Ich erinnere mich an die Bilder von Kießling und Weidenfeller. Wie sie kopfschüttelnd in Richtung Stark zeigen, an Balitsch, der Götze in Schutz nimmt und dafür die Gelbe Karte kassiert, an Renato Augosto, der über Hummels fliegt und nicht Hummels und auch nicht Augosto, der in der ersten Halbzeit nach dem Pausenpfiff den Ball wegschießt, dafür Gelb kassiert, vorzeitig unter die Dusche geschickt wird. Ich erinnere mich an die mysteriöse Freistoßunterbrechung, die Hummels, der vielleicht schon gar nicht mehr auf dem Platz sein darf, das Führungstor und Buvac den Platz neben Klopp kostet. Ein Platz, der fortan von Kehl eingenommen wird, da der vierte Mann an der Linie eine taktische Einwechslung für fehl am Platz und eine ordnende Einwechslung für vollkommen verspätet hält. In mir kocht es. Ich kann den Jungs nur zustimmen. Wolfgang Stark muss abtreten, damit der Fußball leben kann. Es ist nun nicht sein erster Aussetzer. Damals gegen Hoppenheim vertrat er die exklusive Meinung, dass ein Elfmeter kein Elfmeter ist, wenn er im Tor landet und ließ ihn wochenlang wiederholen, bis er irgendwann nicht mehr im Tor war und noch weit vorher, genauer am 7.Spieltag der Saison 2008/2009, war ein Ball im Netz nicht genug. Robert Kovac wurde in der Winterpause transferiert, das Tor gegen Hannover war nie gefallen und kostet Borussia am Ende der Spielzeit den Einzug ins internationale Geschäft.
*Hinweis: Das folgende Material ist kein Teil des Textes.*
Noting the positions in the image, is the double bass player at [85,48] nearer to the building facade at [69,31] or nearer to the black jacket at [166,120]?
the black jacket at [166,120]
Wolfgang Stark, Sparkassenangestellter in Landshut, hat seine Heimat nie verlassen. Durch den Fußball gelingt es ihm ein wenig von der Welt zu sehen. Wolfgang Stark läuft mit dem Regelbuch über den Platz und lässt sich nicht abbringen, diese Regeln gegen alle Widerstände von außen durchzubringen. Er ist nicht überheblich, nicht arrogant. Er ist ein Bayer aus dem Bilderbuch und er ist ein Gerechtigkeitsfanatiker. Durch die starksche Brille wirkt die Welt klar und geordnet. Benachteilige ich Mannschaft A, benachteilige ich in den nächsten Minuten auch Mannschaft B. Durch seine Herkunft bleibt es ihm leider verwehrt, Spiele der bayrischen Großmacht zu leiten. Das ist gut für Uli Hoeneß, das Gewissen des deutschen Fußballs. Regen sich nun die Kleinen auf, so sind es die altbekannten „Fehlentscheidungen, die sich im Laufe einer Saison ausgleichen.“ Bei Stark, das wird auch nach den ersten Einsätzen in der laufenden 49.Spielzeit der Bundesliga sichtbar, gleichen sich die Fehlentscheidungen bereits in den nächsten Minuten wieder aus. So ließ es sich Stark nicht nehmen, nach den wochenlangen Elfmeterschießen gegen Hoppenheim, noch in der Nachspielzeit einen zumindest fragwürdigen Freistoß für Borussia zu geben. Dieser führte zu da Silvas Krönung.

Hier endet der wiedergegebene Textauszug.